Hexdigest in Python

3.1k views Asked by At

How the Hexdigest md5 values of two same CSV files are different when I check it. The difference between the two CSV files is that one is tab seperated and the other one is comma seperated, else the values are same.

f1 = open(r'D:\Temporary\New File.csv',mode='r')
f2 = open(r'D:\Temporary\Old File.csv',mode='r')
print hashlib.md5(t1).hexdigest(),'    ',hashlib.md5(t2).hexdigest()
if hashlib.md5(t1).hexdigest()== hashlib.md5(t2).hexdigest():
    print "Match"
else:
    print "Not Match"

The output shows :

a4b2720cafdcb859e7ef07a7a3564ba3      237a5c28b890f94636035482a363853a
Not Match

On the other hand, this code gives correct output, where I introduced read() function and then took the md5 digest. Now the keys match.

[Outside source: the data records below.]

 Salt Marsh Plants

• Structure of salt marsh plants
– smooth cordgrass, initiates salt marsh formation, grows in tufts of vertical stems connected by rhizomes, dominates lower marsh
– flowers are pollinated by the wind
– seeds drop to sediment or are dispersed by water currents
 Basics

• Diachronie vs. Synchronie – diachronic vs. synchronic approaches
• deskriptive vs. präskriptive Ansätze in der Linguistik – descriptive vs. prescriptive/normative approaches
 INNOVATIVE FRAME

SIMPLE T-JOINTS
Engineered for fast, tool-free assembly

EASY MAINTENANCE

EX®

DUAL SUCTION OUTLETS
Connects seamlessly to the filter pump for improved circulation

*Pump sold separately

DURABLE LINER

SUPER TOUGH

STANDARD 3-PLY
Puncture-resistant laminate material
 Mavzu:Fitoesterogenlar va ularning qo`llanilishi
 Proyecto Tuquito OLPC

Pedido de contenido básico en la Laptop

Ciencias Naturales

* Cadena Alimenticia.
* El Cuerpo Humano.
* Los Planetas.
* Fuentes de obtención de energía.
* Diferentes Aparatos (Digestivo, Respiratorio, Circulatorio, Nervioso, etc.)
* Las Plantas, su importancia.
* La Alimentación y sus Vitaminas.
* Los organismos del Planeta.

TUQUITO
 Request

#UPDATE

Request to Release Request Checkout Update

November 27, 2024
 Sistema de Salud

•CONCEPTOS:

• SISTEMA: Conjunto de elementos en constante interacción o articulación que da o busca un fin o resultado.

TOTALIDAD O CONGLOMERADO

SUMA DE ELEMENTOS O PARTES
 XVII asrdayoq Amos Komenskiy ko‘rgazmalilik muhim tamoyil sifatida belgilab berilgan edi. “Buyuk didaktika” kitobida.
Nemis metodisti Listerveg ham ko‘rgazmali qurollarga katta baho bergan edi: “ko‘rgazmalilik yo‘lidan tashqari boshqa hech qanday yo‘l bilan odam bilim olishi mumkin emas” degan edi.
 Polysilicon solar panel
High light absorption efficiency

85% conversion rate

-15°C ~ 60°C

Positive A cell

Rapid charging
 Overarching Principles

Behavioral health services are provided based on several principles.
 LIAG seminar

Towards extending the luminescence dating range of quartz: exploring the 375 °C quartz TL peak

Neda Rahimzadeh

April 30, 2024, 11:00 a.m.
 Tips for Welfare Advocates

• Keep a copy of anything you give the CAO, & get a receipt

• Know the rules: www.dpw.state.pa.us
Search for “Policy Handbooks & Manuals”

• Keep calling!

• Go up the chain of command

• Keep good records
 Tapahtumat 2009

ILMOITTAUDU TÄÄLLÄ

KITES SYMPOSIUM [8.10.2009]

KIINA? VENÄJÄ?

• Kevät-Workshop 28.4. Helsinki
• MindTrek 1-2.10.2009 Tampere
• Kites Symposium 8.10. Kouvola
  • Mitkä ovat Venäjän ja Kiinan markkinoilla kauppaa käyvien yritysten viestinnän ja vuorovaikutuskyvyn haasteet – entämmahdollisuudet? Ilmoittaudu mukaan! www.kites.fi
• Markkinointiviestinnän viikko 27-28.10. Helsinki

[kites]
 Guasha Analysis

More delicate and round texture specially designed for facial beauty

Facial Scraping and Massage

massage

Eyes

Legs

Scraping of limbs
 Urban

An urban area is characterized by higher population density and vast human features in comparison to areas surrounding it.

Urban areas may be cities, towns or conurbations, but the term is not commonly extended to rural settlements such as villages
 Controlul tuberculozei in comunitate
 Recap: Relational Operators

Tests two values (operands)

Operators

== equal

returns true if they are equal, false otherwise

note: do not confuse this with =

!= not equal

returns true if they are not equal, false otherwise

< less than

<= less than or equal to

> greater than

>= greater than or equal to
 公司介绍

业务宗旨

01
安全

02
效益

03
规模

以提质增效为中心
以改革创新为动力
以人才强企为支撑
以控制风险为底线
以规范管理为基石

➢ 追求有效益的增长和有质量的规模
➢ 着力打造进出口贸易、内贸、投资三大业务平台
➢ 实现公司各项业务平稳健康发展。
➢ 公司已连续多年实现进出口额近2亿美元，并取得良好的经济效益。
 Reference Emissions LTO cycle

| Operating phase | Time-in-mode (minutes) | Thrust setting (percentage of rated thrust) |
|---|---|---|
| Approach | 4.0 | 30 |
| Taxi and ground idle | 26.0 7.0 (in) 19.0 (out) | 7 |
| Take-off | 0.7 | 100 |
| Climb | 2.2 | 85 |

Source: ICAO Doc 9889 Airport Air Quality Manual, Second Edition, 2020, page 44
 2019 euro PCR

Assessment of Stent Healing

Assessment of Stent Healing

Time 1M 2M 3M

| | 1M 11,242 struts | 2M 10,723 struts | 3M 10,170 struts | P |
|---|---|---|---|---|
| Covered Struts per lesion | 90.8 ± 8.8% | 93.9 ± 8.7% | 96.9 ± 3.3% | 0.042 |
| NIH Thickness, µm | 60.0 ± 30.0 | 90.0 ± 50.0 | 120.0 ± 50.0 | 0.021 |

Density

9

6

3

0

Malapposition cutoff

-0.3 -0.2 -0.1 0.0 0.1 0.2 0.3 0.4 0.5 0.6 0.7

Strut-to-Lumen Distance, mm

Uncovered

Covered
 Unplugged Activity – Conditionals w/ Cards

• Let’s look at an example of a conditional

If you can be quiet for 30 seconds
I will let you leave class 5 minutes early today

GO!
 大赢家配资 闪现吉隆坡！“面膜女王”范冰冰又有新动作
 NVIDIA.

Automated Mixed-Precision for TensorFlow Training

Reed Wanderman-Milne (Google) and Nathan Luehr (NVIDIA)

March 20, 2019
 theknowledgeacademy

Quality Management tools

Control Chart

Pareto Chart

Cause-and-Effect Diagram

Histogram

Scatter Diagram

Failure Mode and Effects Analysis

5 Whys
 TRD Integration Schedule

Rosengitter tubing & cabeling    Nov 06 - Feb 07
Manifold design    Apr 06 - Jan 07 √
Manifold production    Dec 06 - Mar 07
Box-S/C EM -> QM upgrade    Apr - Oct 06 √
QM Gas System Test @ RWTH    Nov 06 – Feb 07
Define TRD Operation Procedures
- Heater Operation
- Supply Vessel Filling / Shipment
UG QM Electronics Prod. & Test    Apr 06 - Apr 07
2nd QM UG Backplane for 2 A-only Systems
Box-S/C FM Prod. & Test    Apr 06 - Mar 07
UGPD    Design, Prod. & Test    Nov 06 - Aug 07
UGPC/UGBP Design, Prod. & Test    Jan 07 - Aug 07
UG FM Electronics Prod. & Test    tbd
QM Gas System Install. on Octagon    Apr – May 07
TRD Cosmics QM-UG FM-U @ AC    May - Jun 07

f1 = open(r'D:\Temporary\New File.csv',mode='r')
f2 = open(r'D:\Temporary\Old File.csv',mode='r')
print f1.read()
print f2.read()
print hashlib.md5(t1).hexdigest(),'    ',hashlib.md5(t2).hexdigest()
if hashlib.md5(t1).hexdigest()== hashlib.md5(t2).hexdigest():
    print "Match"
else:
    print "Not Match"

Now, the output is:

Ultimator Start Code Start Count    
Ultimator,Start Code,Start Count,,,,
d41d8cd98f00b204e9800998ecf8427e      d41d8cd98f00b204e9800998ecf8427e
Match
1

There are 1 answers

1
tynn On BEST ANSWER

MD5 is a cryptographic hash function, which works on the raw data of a file. If two CSV files have the same contents (by your consideration) just using different delimiters, the raw data differs. That's why the MD5 hexdigest values must differ too.

When you call file.read before, the position pointer of this file will be at the end of the file and calling file.read again after returns '':

>>> hashlib.md5('').hexdigest()
'd41d8cd98f00b204e9800998ecf8427e'